Task directions: Transcribe the records that follow, preserving every word.

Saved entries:
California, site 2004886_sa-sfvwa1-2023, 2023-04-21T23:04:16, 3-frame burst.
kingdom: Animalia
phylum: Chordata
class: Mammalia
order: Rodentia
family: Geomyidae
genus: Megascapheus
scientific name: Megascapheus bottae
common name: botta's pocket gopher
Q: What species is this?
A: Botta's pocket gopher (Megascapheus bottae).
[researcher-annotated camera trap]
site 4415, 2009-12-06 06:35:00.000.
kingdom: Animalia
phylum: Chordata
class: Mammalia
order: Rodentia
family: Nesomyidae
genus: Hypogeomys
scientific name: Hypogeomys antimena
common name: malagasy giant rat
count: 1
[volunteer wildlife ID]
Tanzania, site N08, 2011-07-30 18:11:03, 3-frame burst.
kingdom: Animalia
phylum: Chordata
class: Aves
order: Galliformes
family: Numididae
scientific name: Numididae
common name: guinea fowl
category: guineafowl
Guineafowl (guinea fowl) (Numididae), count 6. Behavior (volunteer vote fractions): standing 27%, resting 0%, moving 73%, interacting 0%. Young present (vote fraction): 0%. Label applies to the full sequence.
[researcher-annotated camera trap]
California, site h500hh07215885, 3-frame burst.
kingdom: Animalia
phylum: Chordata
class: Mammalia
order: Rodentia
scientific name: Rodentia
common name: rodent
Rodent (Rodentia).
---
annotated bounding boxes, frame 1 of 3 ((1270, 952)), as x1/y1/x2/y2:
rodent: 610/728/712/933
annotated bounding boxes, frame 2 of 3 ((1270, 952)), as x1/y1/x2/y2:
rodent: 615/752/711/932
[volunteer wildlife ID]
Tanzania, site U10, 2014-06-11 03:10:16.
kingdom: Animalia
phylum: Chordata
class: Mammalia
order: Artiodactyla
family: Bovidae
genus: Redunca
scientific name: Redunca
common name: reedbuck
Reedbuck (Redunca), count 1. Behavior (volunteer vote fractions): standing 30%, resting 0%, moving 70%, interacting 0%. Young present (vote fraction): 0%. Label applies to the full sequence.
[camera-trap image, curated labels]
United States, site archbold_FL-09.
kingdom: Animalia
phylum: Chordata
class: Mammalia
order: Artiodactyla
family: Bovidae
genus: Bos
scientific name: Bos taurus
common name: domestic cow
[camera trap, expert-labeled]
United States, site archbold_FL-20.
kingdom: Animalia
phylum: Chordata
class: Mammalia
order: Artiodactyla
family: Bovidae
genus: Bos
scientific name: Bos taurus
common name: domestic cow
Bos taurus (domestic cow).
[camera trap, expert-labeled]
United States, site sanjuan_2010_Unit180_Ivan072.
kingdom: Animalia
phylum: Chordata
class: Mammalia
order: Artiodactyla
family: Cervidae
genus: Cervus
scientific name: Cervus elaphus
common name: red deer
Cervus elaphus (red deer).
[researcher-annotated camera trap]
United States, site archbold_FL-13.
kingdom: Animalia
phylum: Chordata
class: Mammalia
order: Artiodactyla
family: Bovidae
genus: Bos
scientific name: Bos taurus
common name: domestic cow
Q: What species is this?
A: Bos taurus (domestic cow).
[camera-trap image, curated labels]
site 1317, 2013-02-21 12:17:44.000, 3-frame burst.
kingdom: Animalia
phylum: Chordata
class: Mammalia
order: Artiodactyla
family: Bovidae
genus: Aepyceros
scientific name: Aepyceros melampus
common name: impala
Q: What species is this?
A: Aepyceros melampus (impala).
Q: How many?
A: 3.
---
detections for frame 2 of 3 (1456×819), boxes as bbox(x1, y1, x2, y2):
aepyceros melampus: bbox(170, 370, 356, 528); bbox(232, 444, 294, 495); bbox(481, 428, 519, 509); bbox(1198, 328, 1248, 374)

Result of the task:
California, site 2004886_sa-sfvwa1-2023, 2023-04-21T23:04:16, 3-frame burst.
kingdom: Animalia
phylum: Chordata
class: Mammalia
order: Rodentia
family: Geomyidae
genus: Megascapheus
scientific name: Megascapheus bottae
common name: botta's pocket gopher
Q: What species is this?
A: Botta's pocket gopher (Megascapheus bottae).
[researcher-annotated camera trap]
site 4415, 2009-12-06 06:35:00.000.
kingdom: Animalia
phylum: Chordata
class: Mammalia
order: Rodentia
family: Nesomyidae
genus: Hypogeomys
scientific name: Hypogeomys antimena
common name: malagasy giant rat
count: 1
[volunteer wildlife ID]
Tanzania, site N08, 2011-07-30 18:11:03, 3-frame burst.
kingdom: Animalia
phylum: Chordata
class: Aves
order: Galliformes
family: Numididae
scientific name: Numididae
common name: guinea fowl
category: guineafowl
Guineafowl (guinea fowl) (Numididae), count 6. Behavior (volunteer vote fractions): standing 27%, resting 0%, moving 73%, interacting 0%. Young present (vote fraction): 0%. Label applies to the full sequence.
[researcher-annotated camera trap]
California, site h500hh07215885, 3-frame burst.
kingdom: Animalia
phylum: Chordata
class: Mammalia
order: Rodentia
scientific name: Rodentia
common name: rodent
Rodent (Rodentia).
---
annotated bounding boxes, frame 1 of 3 ((1270, 952)), as x1/y1/x2/y2:
rodent: 610/728/712/933
annotated bounding boxes, frame 2 of 3 ((1270, 952)), as x1/y1/x2/y2:
rodent: 615/752/711/932
[volunteer wildlife ID]
Tanzania, site U10, 2014-06-11 03:10:16.
kingdom: Animalia
phylum: Chordata
class: Mammalia
order: Artiodactyla
family: Bovidae
genus: Redunca
scientific name: Redunca
common name: reedbuck
Reedbuck (Redunca), count 1. Behavior (volunteer vote fractions): standing 30%, resting 0%, moving 70%, interacting 0%. Young present (vote fraction): 0%. Label applies to the full sequence.
[camera-trap image, curated labels]
United States, site archbold_FL-09.
kingdom: Animalia
phylum: Chordata
class: Mammalia
order: Artiodactyla
family: Bovidae
genus: Bos
scientific name: Bos taurus
common name: domestic cow
[camera trap, expert-labeled]
United States, site archbold_FL-20.
kingdom: Animalia
phylum: Chordata
class: Mammalia
order: Artiodactyla
family: Bovidae
genus: Bos
scientific name: Bos taurus
common name: domestic cow
Bos taurus (domestic cow).
[camera trap, expert-labeled]
United States, site sanjuan_2010_Unit180_Ivan072.
kingdom: Animalia
phylum: Chordata
class: Mammalia
order: Artiodactyla
family: Cervidae
genus: Cervus
scientific name: Cervus elaphus
common name: red deer
Cervus elaphus (red deer).
[researcher-annotated camera trap]
United States, site archbold_FL-13.
kingdom: Animalia
phylum: Chordata
class: Mammalia
order: Artiodactyla
family: Bovidae
genus: Bos
scientific name: Bos taurus
common name: domestic cow
Q: What species is this?
A: Bos taurus (domestic cow).
[camera-trap image, curated labels]
site 1317, 2013-02-21 12:17:44.000, 3-frame burst.
kingdom: Animalia
phylum: Chordata
class: Mammalia
order: Artiodactyla
family: Bovidae
genus: Aepyceros
scientific name: Aepyceros melampus
common name: impala
Q: What species is this?
A: Aepyceros melampus (impala).
Q: How many?
A: 3.
---
detections for frame 2 of 3 (1456×819), boxes as bbox(x1, y1, x2, y2):
aepyceros melampus: bbox(170, 370, 356, 528); bbox(232, 444, 294, 495); bbox(481, 428, 519, 509); bbox(1198, 328, 1248, 374)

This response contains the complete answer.